March 8, 2001–Atlanta, Georgia–Georgia Institute of Technology researchers have created a new class of nanometer-scale structure that could be the basis for inexpensive ultra-small sensors, flat-panel display components, and other electronic nanodevices.
Made of semiconducting metal oxides, these extremely thin and flat structures–dubbed “nanobelts”–offer significant advantages over the nanowires and carbon nanotubes that have been extensively studied. The ribbon-like nanobelts are chemically pure, structurally uniform, and largely defect-free, with clean surfaces not requiring protection against oxidation. Each is made up of a single crystal with specific surface planes and shape.
“Current research in one-dimensional systems has largely been dominated by carbon nanotubes,” says Zhong Lin Wang, professor of Materials Science and Engineering and director of the Center for Nanoscience and Nanotechnology at the Georgia Tech. “It is now time to explore other one-dimensional systems that may have important applications for nanoscale functional and smart materials. These nanobelts are the next step in developing structures that may be useful in wider applications.”
Wang and colleagues Zhengwei Pan and Zurong Dai have produced nanobelts from oxides of zinc, tin, indium, cadmium, and gallium. This family of materials was chosen because they are transparent semiconductive oxides, which are the basis for many functional and smart devices being developed today. But Wang believes other semiconducting oxides may also be used to make the unique structures.
“The crystallographic structure varies a great deal from one oxide to another, but they all have a common characteristic as part of a family of materials that have ribbon-like structures with a narrow rectangular cross-section,” Wang explains. “In comparison to the cylindrical symmetric nanowires and nanotubes reported in the literature, these are really a distinctive group of materials.”

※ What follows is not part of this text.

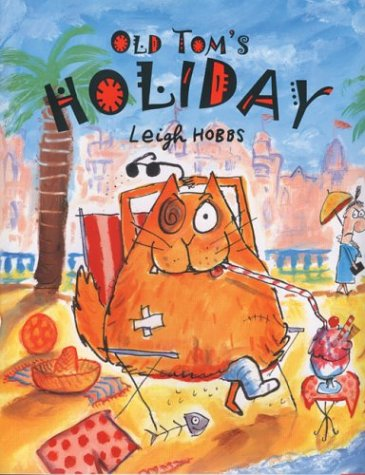 9781561453160: Old Tom's Holiday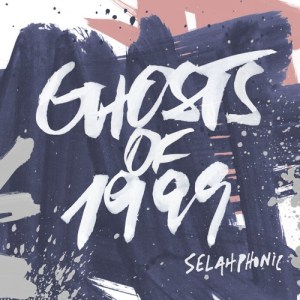 Ghosts of 1999 - Selahphonic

Nanobelts may not have the high structural strength of cylindrical carbon nanotubes, but make up for that with a uniformity that could make them useful in electronic and optoelectronic applications. Processes for producing carbon nanotubes still cannot be controlled well enough to provide large volumes of high purity, defect-free structures with uniform properties. However, the nanobelts can be well controlled, allowing production of large quantities of pure structures that are mostly defect-free.
“Defects in any nanostructures strongly affect their electronic and mechanical properties and possibly cause heating when electrical current passes through them. This creates problems if you want to integrate them into smaller and smaller devices at a high density,” says Wang. “More importantly, defects can destroy quantum mechanical transport properties in nanowire-like structures, resulting in the failure of quantum devices fabricated using them.”
Nanowires made of silicon and other materials have also generated interest, but these structures oxidize and require complex cleaning steps and handling in controlled environments. As oxides, nanobelts do not have to be cleaned or handled in special environments and their surfaces are atomically sharp and clean.
Based on known properties of the oxide nanobelts, Wang points to at least three significant applications. Zinc oxide and tin oxide nanobelts could be the basis for ultra-small sensors because the conductivity of these materials changes dramatically when gas or liquid molecules attach to their surfaces. Tin-doped indium oxide nanobelts provide high electrical conductivity and are optically transparent, making them candidates for use in flat-panel displays. And because of their response to infrared emissions, nanobelts of fluoride-doped tin oxide could find application in “smart” windows able to adjust their transmission of light as well as conduction of heat.
“This is a vitally important area of nanotechnology,” Wang said. “If we are successful at these applications, it may lead to major technological advances in nano-size sensors and functional devices with low power consumption and high sensitivity.”